### Passage shown:
------------------------------------------------
A Visit With Doctor Comic-Book-Guy

So, yes, I am sick. Very sick. My temperature of 101.4 had escalated to 104.0 this morning. It stayed there until my eary afternoon appointment with Doctor Comic-Book-Guy. He took a reading of his own: “103.8, huh? That’s not good. Let me see your throat. OUCH!” Ouch indeed.

I was pleased that he didn’t simply say, “It looks like you have a virus. It’ll take about three to five days to run its course. Get as much rest as you can and drink plenty of fluids.”

Instead he said, “Well, this may just be a virus, but with such a high temperature, you could have an infection, too. I’m going to write you a prescription for azithromycin. It’s great stuff. If a bacterial infection is making you sick, this will take care of it. If you have a both a virus and an infection, this will take care of part of it.” He paused for a moment and thought. “Of course, it could just be a virus, in which case the azithromycin won’t do anything, but it won’t hurt to take it.”

I coughed, and then gasped with pain.

“Oh yeah,” said Doctor Comic-Book-Guy. “Take some vicodin for that cough and sore throat.”

I was too disoriented to argue.

I make the drive between Canby and Oak Grove at least ten times a week. Today it took tremendous concentration. I clasped the steering wheel and locked my eyes on the road. I drove slowly. Fortunately, the vehicle in front of me was also driving slowly. I wondered if the driver was also suffering from a high fever and dizziness.
------------------------------------------------
### Required tasks:
1. Could you write out the part of the passage about the doctor's visit that begins at the words "I coughed, and" and stops after "fever and dizziness."?
2. What comes next in the passage about the doctor's visit? Continue it from the sentence after its last one.

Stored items
------------------------------------------------
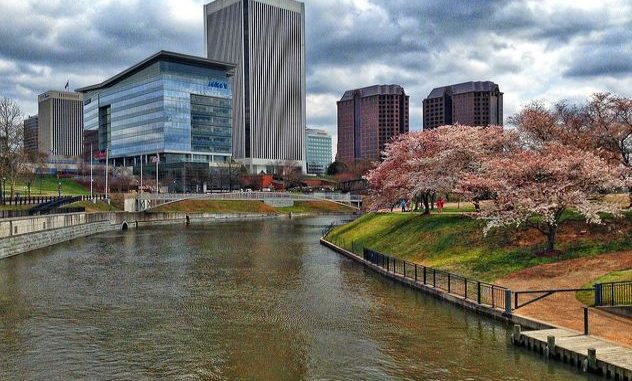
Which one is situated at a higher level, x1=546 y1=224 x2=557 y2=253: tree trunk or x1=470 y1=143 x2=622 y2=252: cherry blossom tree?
x1=470 y1=143 x2=622 y2=252: cherry blossom tree

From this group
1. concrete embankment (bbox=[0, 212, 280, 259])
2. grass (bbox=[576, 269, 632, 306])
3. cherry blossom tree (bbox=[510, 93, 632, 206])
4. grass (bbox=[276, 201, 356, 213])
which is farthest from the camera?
grass (bbox=[276, 201, 356, 213])

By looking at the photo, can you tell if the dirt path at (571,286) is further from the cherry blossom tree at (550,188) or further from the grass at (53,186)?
the grass at (53,186)

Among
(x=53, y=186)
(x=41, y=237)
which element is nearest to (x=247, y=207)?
(x=53, y=186)

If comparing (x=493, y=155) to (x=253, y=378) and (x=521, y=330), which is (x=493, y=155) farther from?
(x=253, y=378)

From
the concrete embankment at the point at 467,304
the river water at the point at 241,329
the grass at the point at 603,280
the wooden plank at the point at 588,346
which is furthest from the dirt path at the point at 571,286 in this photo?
the river water at the point at 241,329

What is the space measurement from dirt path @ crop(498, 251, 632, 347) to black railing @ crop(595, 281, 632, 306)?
827 mm

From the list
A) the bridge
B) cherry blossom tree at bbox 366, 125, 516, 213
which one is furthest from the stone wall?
cherry blossom tree at bbox 366, 125, 516, 213

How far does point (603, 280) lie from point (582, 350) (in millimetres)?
11244

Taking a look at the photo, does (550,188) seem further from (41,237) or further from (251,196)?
(251,196)

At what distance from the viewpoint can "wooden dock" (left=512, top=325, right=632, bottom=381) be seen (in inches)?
763

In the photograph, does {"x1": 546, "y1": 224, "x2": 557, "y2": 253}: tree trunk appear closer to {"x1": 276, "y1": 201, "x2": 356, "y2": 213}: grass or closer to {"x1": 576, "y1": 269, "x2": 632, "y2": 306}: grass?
{"x1": 576, "y1": 269, "x2": 632, "y2": 306}: grass

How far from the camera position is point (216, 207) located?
14262 cm

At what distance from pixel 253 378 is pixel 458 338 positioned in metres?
9.92

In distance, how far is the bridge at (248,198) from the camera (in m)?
121
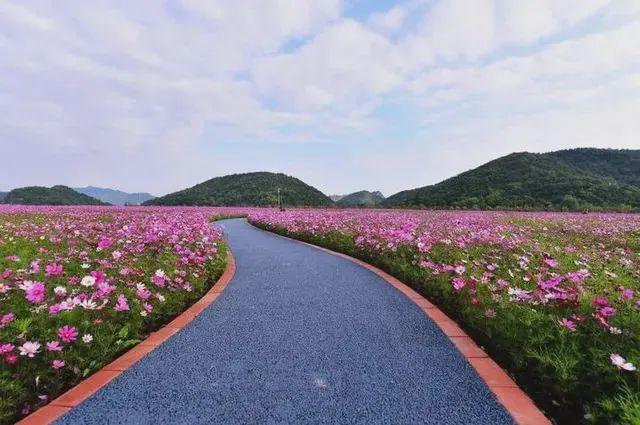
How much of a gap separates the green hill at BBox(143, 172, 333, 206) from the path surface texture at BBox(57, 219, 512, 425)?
4595 centimetres

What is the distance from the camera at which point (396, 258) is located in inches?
300

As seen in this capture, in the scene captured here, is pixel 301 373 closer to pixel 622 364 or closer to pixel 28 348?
pixel 28 348

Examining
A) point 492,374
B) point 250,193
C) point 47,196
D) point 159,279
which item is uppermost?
point 250,193

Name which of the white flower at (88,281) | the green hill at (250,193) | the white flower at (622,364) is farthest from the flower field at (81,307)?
the green hill at (250,193)

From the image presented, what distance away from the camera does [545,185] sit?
39.6m

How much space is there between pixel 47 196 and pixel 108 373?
213 ft

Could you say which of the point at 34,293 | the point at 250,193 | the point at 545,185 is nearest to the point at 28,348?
the point at 34,293

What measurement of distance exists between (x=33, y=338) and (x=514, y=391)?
396 centimetres

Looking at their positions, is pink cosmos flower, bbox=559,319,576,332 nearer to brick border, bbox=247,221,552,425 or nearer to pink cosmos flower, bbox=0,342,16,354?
brick border, bbox=247,221,552,425

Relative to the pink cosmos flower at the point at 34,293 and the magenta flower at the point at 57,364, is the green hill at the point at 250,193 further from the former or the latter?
the magenta flower at the point at 57,364

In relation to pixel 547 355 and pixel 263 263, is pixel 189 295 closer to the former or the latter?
pixel 263 263

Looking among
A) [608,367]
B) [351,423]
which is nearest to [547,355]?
[608,367]

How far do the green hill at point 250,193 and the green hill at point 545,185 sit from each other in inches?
655

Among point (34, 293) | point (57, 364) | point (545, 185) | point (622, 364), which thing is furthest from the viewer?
point (545, 185)
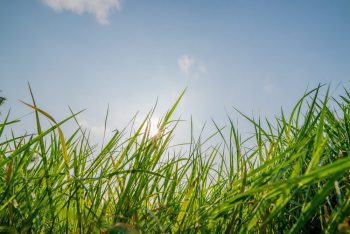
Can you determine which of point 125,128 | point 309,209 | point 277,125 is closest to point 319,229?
point 309,209

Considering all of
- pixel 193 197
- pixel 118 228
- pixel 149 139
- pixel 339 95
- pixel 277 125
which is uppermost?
pixel 339 95

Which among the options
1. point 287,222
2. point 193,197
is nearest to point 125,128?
point 193,197

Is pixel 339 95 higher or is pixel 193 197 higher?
pixel 339 95

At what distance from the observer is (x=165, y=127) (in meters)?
1.21

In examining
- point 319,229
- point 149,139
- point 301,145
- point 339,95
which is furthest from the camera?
point 339,95

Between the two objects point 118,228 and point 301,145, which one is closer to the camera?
point 118,228

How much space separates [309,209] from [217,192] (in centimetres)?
73

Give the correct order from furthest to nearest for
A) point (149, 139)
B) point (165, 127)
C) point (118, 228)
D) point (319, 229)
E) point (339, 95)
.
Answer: point (339, 95) < point (165, 127) < point (149, 139) < point (319, 229) < point (118, 228)

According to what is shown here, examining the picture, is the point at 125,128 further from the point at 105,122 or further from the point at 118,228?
the point at 118,228

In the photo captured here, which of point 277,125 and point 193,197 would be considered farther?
point 277,125

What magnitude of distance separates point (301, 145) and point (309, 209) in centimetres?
26

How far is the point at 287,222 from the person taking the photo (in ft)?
3.04

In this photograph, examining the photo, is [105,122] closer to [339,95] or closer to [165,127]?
[165,127]

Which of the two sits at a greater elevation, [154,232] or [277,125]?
[277,125]
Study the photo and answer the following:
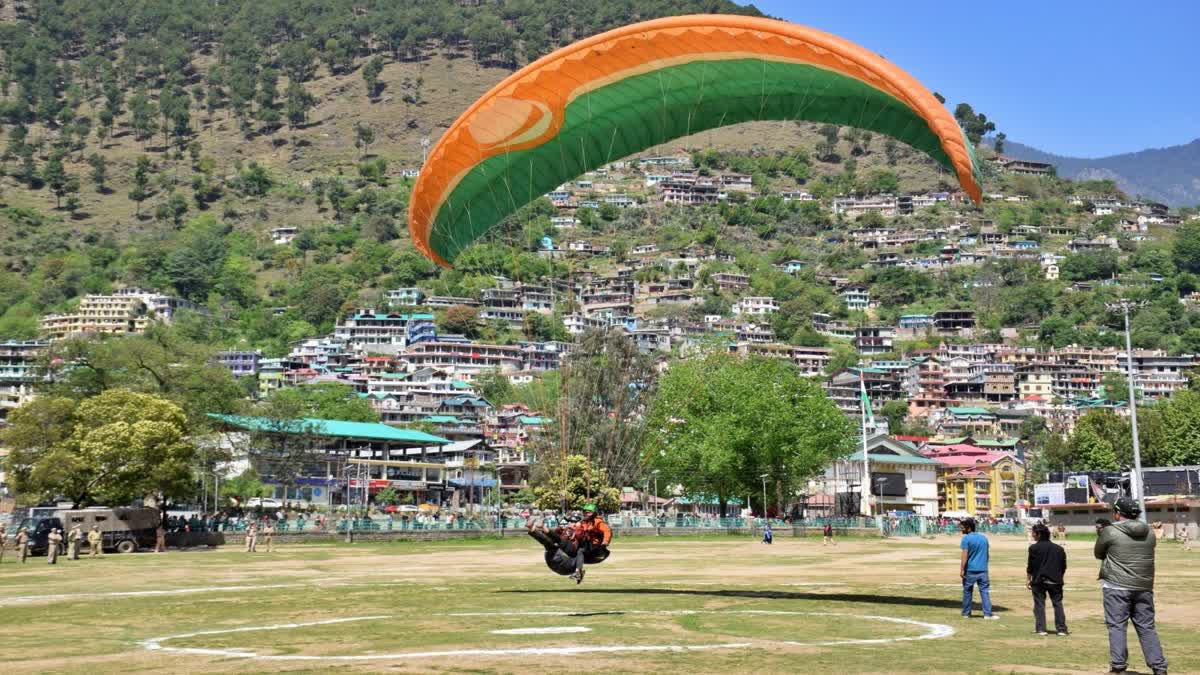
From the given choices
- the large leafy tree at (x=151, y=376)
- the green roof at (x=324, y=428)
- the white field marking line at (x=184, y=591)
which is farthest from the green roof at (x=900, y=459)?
the white field marking line at (x=184, y=591)

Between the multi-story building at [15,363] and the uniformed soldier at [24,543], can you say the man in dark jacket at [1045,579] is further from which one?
the multi-story building at [15,363]

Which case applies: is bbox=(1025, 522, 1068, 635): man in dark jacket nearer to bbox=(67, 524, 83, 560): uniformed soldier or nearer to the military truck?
bbox=(67, 524, 83, 560): uniformed soldier

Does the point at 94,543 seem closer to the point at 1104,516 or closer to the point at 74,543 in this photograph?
the point at 74,543

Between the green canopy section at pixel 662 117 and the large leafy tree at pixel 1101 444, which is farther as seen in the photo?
the large leafy tree at pixel 1101 444

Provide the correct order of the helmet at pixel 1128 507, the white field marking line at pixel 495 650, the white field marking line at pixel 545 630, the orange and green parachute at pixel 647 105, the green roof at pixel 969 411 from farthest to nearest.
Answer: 1. the green roof at pixel 969 411
2. the orange and green parachute at pixel 647 105
3. the white field marking line at pixel 545 630
4. the white field marking line at pixel 495 650
5. the helmet at pixel 1128 507

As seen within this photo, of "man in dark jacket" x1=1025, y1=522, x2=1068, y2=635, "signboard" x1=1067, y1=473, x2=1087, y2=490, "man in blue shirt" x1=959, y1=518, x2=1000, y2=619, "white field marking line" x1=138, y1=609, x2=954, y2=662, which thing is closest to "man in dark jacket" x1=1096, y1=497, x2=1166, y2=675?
"white field marking line" x1=138, y1=609, x2=954, y2=662

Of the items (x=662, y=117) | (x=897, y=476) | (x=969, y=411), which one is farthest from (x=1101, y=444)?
(x=662, y=117)
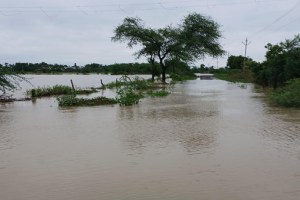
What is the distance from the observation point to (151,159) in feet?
31.7

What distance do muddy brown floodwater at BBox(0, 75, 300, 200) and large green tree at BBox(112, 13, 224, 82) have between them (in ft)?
133

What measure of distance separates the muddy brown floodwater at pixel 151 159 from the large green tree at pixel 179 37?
1596 inches

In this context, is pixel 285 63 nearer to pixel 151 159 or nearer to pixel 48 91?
pixel 48 91

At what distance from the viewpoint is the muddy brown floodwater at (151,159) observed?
727cm

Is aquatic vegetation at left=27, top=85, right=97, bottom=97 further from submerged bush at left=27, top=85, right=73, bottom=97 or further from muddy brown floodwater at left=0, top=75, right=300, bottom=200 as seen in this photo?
muddy brown floodwater at left=0, top=75, right=300, bottom=200

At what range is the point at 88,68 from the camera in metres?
172

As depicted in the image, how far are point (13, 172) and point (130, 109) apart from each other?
13.3m

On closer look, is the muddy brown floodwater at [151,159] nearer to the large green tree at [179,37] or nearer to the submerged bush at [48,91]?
the submerged bush at [48,91]

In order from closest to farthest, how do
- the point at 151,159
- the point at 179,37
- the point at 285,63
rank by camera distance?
the point at 151,159 → the point at 285,63 → the point at 179,37

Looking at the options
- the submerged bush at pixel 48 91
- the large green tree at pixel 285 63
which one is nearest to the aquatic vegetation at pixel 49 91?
the submerged bush at pixel 48 91

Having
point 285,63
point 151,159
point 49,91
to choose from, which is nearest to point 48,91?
------------------------------------------------
### Answers to the problems:
1.
I coughed, and then gasped with pain.

“Oh yeah,” said Doctor Comic-Book-Guy. “Take some vicodin for that cough and sore throat.”

I was too disoriented to argue.

I make the drive between Canby and Oak Grove at least ten times a week. Today it took tremendous concentration. I clasped the steering wheel and locked my eyes on the road. I drove slowly. Fortunately, the vehicle in front of me was also driving slowly. I wondered if the driver was also suffering from a high fever and dizziness.

2.
I took the prescriptions to the Safeway pharmacy, and then wandered the store in a daze. I wanted apple sauce, but for some reason I couldn’t remember where the apple sauce might be. I did, however, find the gelatin and pudding aisle. I thought about picking up some cook’n’serve stuff, or some tapioca, but then I noticed that the pre-packaged puddings were on sale at Ten for $10. (That’s a dollar a piece for those of us not living in la-la supermarket pricing land.) Each package contained four pudding cups, yielding a total cost of only 25 cents per cup. And each cup only had 80 calories. In my fevered state, I felt like I’d found the promised land! I loaded my basket: chocolate, chocolate fudge, banana cream, lemon meringue, tapioca, tapioca, tapioca. When I had finished I noticed an old man standing next to me, staring at my basket full of pudding. I smiled wanly and made my way to the dairy department.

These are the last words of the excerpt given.